Thank you for contacting Answers in Genesis. In Hebrews 11:31 (nor in James 2:25), the Lord does not even mention the lying of Rahab. She was commended for other things, but never for lying. See also Contradictions: A Righteous Lie?.

With Jacob, the issue of the blessing and birthright are pretty much one and the same. Esau despised his birthright so much as to sell it to Jacob. Birthright meant Jacob had a right to receive the blessing, and Jacob knew better than to let Esau take it out from under him after he purchased it, and so went along with his mother’s scheme. So, although he was not honest with his father (and this was a fault for Jacob), the blessing was his to receive due to the agreement between Esau and Jacob in Genesis 25:31–34. Isaac never repealed the blessing but reaffirmed it afterwards, and even the Lord gave his blessing to Jacob in Genesis 48:3.

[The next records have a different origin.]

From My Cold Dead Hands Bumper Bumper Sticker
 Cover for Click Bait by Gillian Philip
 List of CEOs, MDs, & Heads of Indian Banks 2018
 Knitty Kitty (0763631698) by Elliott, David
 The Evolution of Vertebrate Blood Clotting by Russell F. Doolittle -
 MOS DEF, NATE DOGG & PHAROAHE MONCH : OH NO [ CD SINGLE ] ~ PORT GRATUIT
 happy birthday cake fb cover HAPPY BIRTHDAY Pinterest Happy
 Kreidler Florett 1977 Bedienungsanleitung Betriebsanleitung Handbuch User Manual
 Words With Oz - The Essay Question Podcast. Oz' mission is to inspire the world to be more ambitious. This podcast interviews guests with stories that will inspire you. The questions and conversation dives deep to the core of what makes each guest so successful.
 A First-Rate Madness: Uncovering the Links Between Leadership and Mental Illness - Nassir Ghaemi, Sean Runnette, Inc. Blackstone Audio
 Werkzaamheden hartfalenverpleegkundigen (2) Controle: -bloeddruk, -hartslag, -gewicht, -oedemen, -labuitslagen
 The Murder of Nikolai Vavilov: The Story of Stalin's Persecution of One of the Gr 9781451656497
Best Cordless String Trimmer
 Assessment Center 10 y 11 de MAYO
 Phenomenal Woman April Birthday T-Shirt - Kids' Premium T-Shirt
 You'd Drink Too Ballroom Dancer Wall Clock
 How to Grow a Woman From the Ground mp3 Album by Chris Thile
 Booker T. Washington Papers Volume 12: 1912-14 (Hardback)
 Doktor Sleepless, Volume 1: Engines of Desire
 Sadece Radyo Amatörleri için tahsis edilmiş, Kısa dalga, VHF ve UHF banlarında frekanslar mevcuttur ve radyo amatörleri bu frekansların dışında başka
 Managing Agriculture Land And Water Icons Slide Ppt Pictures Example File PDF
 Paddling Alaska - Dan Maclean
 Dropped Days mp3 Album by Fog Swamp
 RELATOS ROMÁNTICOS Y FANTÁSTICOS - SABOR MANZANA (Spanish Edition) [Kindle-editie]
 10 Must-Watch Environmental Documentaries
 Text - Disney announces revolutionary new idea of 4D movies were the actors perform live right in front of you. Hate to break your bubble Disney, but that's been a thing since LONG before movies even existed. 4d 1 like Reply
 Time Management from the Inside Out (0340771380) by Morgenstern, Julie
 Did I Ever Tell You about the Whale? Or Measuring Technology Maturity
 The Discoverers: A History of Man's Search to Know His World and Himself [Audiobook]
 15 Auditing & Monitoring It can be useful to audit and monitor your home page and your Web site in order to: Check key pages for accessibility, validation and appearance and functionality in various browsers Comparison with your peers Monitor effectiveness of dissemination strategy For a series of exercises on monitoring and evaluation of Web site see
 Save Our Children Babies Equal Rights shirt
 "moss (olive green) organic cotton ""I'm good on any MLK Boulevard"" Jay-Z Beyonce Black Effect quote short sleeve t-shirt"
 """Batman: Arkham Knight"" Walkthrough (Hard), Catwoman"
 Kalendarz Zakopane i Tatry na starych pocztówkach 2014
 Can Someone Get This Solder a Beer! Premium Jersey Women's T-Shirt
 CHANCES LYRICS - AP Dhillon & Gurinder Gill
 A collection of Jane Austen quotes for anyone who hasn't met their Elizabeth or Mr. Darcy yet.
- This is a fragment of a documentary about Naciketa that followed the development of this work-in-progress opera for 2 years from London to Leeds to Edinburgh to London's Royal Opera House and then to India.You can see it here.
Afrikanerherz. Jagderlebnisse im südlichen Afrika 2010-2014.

But Jacob’s dishonesty, which demonstrated a lack of trust in God, came back to bite him, as he was forced to flee and became the victim of some firstborn-sibling–related scheming himself. At the end of his life, he even stated in Genesis 47:9, when speaking to Pharaoh, “The days of the years of my sojourning are 130 years. Few and evil have been the days of the years of my life, and they have not attained to the days of the years of the life of my fathers in the days of their sojourning.

Had Jacob been honest with his father early on, how would things have been different? Although we cannot say for sure, it’s interesting to think about.